VEEM Ltd’s FY25 Revenue Falls 15% to $68.6M, Profit Drops 57%
VEEM Ltd posted a 15% revenue decline and a 57% net profit drop for FY25, reflecting cyclical defence contract impacts. The company secured a $65 million ASC contract extension and continues investing in R&D and automation to drive future growth.
- Revenue down 15% to AUD 68.6 million
- Net profit after tax fell 57% to AUD 3.0 million
- 6-year, $65 million ASC submarine contract extension secured
- Continued capital investment and R&D, including gyro product upgrades
- No final dividend declared for FY25
Financial Performance Highlights
VEEM Ltd’s FY25 results reveal a challenging year marked by a 15% decline in revenue to AUD 68.6 million and a substantial 57% drop in net profit after tax to AUD 3.0 million. The downturn was largely driven by the cyclical nature of the ASC submarine maintenance contract, with revenue from this segment falling from AUD 16.1 million in FY24 to AUD 6.5 million in FY25. Gyrostabiliser sales also softened, reflecting the completion of a significant Strategic Marine contract in the prior year.
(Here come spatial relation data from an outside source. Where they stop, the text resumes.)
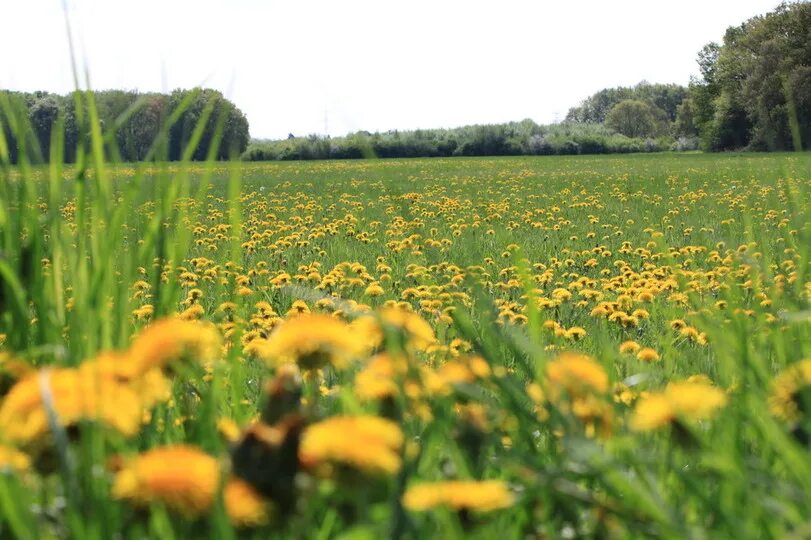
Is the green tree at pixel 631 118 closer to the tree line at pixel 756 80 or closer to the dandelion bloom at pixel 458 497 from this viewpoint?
the tree line at pixel 756 80

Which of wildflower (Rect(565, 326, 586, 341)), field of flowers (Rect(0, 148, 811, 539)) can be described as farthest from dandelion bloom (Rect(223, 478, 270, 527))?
wildflower (Rect(565, 326, 586, 341))

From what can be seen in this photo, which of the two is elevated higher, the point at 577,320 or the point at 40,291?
the point at 40,291

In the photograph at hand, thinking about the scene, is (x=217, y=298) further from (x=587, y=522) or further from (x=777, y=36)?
(x=777, y=36)

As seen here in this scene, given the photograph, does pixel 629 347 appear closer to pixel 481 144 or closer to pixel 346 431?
pixel 346 431

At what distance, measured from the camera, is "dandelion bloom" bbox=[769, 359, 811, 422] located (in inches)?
41.5

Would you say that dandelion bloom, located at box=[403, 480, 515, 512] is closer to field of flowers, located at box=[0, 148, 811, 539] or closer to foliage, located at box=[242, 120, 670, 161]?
field of flowers, located at box=[0, 148, 811, 539]

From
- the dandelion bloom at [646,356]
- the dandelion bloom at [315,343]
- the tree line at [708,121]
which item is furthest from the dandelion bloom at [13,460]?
the tree line at [708,121]

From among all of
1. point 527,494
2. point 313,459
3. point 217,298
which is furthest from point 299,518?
point 217,298

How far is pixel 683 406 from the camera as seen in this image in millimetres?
930

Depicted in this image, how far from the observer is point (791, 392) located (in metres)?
1.09

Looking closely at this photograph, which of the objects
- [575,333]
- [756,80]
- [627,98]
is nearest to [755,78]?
[756,80]

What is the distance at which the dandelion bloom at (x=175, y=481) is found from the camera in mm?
743

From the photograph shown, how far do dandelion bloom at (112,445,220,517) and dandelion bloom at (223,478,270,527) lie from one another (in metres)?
0.03

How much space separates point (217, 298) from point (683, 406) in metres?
3.86
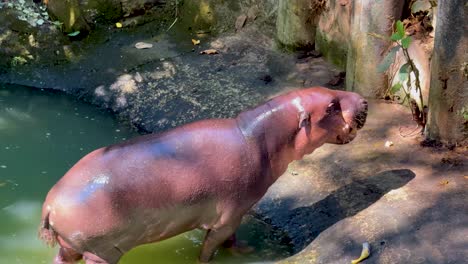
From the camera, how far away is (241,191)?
424 cm

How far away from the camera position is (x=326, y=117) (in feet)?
14.5

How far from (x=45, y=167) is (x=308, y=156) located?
198cm

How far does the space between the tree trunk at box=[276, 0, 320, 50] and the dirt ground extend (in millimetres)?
177

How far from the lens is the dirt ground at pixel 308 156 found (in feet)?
14.4

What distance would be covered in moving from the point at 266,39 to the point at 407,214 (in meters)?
3.14

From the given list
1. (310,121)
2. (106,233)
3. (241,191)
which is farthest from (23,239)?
(310,121)

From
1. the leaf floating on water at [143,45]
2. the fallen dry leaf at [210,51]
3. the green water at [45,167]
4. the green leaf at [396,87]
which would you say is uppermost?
the green leaf at [396,87]

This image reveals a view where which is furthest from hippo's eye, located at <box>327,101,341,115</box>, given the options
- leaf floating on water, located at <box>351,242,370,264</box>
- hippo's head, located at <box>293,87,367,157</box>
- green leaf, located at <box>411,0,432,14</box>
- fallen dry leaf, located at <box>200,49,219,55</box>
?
fallen dry leaf, located at <box>200,49,219,55</box>

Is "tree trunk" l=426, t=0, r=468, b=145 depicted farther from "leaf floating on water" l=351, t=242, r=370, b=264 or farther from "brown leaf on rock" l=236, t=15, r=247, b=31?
"brown leaf on rock" l=236, t=15, r=247, b=31

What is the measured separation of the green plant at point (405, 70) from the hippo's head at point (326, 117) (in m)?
0.78

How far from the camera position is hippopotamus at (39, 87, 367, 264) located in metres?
3.91

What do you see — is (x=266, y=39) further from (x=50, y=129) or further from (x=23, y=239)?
(x=23, y=239)

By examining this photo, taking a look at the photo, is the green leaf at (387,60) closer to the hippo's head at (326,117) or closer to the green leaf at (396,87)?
the green leaf at (396,87)

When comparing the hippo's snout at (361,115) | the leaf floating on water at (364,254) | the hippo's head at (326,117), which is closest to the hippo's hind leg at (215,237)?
the hippo's head at (326,117)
Despite these headwinds, the company maintained a solid net tangible asset backing of AUD 0.264 per share, up slightly from AUD 0.258 the previous year, underscoring a stable balance sheet amidst revenue volatility.
Strategic Contract Wins and Defence Sector Momentum
VEEM’s renewal of its ASC contract for a further six years, valued at AUD 65 million, signals confidence in its role as a trusted supplier for the Collins Class submarine maintenance program. This contract extension is expected to drive a revenue rebound in FY26, particularly in the second half. Additionally, VEEM achieved approved supplier status with Huntington Ingalls Industries Newport News Shipbuilding, positioning the company to participate in the US submarine industrial base under the AUKUS partnership.
The company is also advancing its involvement in the Hunter Class Frigate Program, having secured a demonstrator contract for precision blades with BAE Systems Australia. VEEM’s unique capabilities in producing high-precision defence components could open doors to further naval shipbuilding opportunities domestically and internationally.
Innovation and Operational Investments
VEEM continues to invest heavily in capital equipment and research and development, spending AUD 4.1 million on R&D during FY25. This includes enhancements to its flagship gyrostabiliser product, culminating in the launch of the Mark II model, with the Mark III anticipated later in the calendar year. The company’s focus on automation, including additional robotics and overhead cranes, aims to improve manufacturing efficiency and reduce reliance on skilled labour.
In propulsion, VEEM’s fixed pitch propellers remain a premium product globally, with stable revenue despite a record prior year. The rollout of the innovative Sharrow by VEEM propeller design, which promises fuel efficiency and reduced emissions, is ongoing but has experienced slower than expected initial sales. VEEM is collaborating closely with Sharrow to refine customer engagement and scale production capacity.
Dividend and Shareholder Returns
Reflecting the profit contraction and strategic reinvestment priorities, VEEM’s directors have elected not to declare a final dividend for FY25. This contrasts with the prior year when a final unfranked dividend was paid. The company continues to balance shareholder returns with funding growth initiatives and maintaining liquidity, supported by expanded banking facilities totaling AUD 12.5 million.
Outlook and Market Positioning
Looking ahead, VEEM expects defence revenues to strengthen in FY26, buoyed by the ASC contract ramp-up and new defence program qualifications. The gyrostabiliser market remains a key growth area, with VEEM holding a dominant position as the sole major supplier in the large marine segment. The company’s ongoing product development and market expansion efforts aim to capitalize on increasing adoption in commercial and recreational marine sectors.
VEEM’s strategy to lead in marine propulsion and stabilisation technologies, combined with its bespoke engineering services for defence and mining, positions it well to navigate market cyclicality and leverage emerging opportunities, including those arising from the AUKUS partnership.
Bottom Line?
VEEM’s FY25 results underscore the challenges of contract cyclicality but highlight strategic wins and innovation that could fuel a recovery and growth in FY26.
Questions in the middle?
- How quickly will ASC contract revenues rebound in FY26 and beyond?
- What is the commercial outlook for the Sharrow by VEEM propeller rollout amid slower initial sales?
- How will VEEM leverage its new supplier status with Huntington Ingalls Industries in the US defence market?